(Raw records)

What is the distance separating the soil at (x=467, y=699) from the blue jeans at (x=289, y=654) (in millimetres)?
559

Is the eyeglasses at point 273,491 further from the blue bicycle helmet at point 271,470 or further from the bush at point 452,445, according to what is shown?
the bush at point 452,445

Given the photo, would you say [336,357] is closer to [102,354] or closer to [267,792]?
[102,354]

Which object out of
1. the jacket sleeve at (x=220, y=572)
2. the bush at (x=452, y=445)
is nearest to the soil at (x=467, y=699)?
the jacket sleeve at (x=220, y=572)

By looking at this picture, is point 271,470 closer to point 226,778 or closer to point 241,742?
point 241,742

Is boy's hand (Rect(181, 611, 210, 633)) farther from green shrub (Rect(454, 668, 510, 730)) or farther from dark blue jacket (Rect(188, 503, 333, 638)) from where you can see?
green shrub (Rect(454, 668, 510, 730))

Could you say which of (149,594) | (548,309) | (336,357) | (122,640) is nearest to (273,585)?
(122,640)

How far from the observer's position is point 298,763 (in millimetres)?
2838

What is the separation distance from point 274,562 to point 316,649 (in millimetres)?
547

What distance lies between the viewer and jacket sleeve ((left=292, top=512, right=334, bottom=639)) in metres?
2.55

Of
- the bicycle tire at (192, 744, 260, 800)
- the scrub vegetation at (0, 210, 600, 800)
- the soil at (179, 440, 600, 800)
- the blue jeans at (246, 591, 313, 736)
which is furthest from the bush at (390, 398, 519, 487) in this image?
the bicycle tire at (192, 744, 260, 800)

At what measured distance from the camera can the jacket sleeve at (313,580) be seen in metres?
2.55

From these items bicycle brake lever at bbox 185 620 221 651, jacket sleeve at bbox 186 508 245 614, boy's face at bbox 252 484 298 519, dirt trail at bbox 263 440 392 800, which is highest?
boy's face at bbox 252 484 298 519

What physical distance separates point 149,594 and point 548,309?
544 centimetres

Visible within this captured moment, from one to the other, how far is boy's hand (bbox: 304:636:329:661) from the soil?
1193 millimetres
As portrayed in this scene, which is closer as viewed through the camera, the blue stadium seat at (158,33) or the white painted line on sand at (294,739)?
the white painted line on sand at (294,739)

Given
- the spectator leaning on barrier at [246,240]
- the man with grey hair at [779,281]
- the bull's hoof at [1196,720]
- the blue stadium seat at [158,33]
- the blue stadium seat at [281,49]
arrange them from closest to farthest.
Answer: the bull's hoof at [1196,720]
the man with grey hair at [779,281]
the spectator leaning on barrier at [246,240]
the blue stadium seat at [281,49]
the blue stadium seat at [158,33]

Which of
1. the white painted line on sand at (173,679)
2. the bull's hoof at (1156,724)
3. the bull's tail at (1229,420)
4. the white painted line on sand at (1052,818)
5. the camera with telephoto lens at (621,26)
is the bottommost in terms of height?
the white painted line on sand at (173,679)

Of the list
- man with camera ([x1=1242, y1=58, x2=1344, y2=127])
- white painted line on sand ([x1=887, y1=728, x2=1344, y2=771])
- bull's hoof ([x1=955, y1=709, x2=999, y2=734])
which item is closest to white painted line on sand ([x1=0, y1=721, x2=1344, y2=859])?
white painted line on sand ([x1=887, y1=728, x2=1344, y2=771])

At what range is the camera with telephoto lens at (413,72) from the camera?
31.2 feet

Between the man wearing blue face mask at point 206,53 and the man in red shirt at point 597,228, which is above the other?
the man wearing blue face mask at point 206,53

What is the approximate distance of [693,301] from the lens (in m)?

▶ [What you need to do] Repeat the material above in full, keeping every word.

▶ [Result of the exercise]
What is the distance separating the soil at (x=467, y=699) from the blue jeans at (x=289, y=654) (in millimetres)?
559

Is the eyeglasses at point 273,491 further from the blue bicycle helmet at point 271,470 or further from the bush at point 452,445, according to what is shown?
the bush at point 452,445

Given the photo, would you say [336,357] is closer to [102,354] or closer to [267,792]?
[102,354]

Which object out of
1. the jacket sleeve at (x=220, y=572)
2. the bush at (x=452, y=445)
is nearest to the soil at (x=467, y=699)?
the jacket sleeve at (x=220, y=572)

By looking at this picture, is point 271,470 closer to point 226,778 or closer to point 241,742?
point 241,742

Is boy's hand (Rect(181, 611, 210, 633)) farther from green shrub (Rect(454, 668, 510, 730)) or farther from dark blue jacket (Rect(188, 503, 333, 638)) from where you can see?
green shrub (Rect(454, 668, 510, 730))

Could you say which of (149,594) | (548,309) | (336,357) | (122,640) is nearest to (273,585)?
(122,640)

How far from the observer's position is point 298,763 (in millimetres)?
2838

What is the separation distance from point 274,562 to point 316,649 (in millimetres)?
547

What distance lies between the viewer and jacket sleeve ((left=292, top=512, right=334, bottom=639)) in metres?
2.55

Of
- the bicycle tire at (192, 744, 260, 800)
- the scrub vegetation at (0, 210, 600, 800)
- the soil at (179, 440, 600, 800)
- the blue jeans at (246, 591, 313, 736)
which is furthest from the bush at (390, 398, 519, 487) in this image?
the bicycle tire at (192, 744, 260, 800)

At what measured distance from the camera can the jacket sleeve at (313,580) be seen in metres?
2.55

From these items bicycle brake lever at bbox 185 620 221 651, jacket sleeve at bbox 186 508 245 614, boy's face at bbox 252 484 298 519, dirt trail at bbox 263 440 392 800, which is highest?
boy's face at bbox 252 484 298 519

What physical distance separates point 149,594 and point 548,309?
544 centimetres

Visible within this captured moment, from one to the other, how far is boy's hand (bbox: 304:636:329:661) from the soil?
1193 millimetres
As portrayed in this scene, which is closer as viewed through the camera, the blue stadium seat at (158,33) or the white painted line on sand at (294,739)?
the white painted line on sand at (294,739)

Given
- the spectator leaning on barrier at [246,240]
- the man with grey hair at [779,281]
- the bull's hoof at [1196,720]
- the blue stadium seat at [158,33]
- the blue stadium seat at [281,49]
arrange them from closest to farthest.
Answer: the bull's hoof at [1196,720]
the man with grey hair at [779,281]
the spectator leaning on barrier at [246,240]
the blue stadium seat at [281,49]
the blue stadium seat at [158,33]

Which of
1. the white painted line on sand at (173,679)
2. the bull's hoof at (1156,724)
3. the bull's tail at (1229,420)
4. the white painted line on sand at (1052,818)
5. the camera with telephoto lens at (621,26)
is the bottommost in terms of height?
the white painted line on sand at (173,679)

Of the list
- man with camera ([x1=1242, y1=58, x2=1344, y2=127])
- white painted line on sand ([x1=887, y1=728, x2=1344, y2=771])
- bull's hoof ([x1=955, y1=709, x2=999, y2=734])
which item is closest to white painted line on sand ([x1=0, y1=721, x2=1344, y2=859])?
white painted line on sand ([x1=887, y1=728, x2=1344, y2=771])

At what range is the camera with telephoto lens at (413,72) from the camera?
31.2 feet

Between the man wearing blue face mask at point 206,53 and the man in red shirt at point 597,228, which is above the other?
the man wearing blue face mask at point 206,53

What is the approximate distance of [693,301] from the lens (in m)?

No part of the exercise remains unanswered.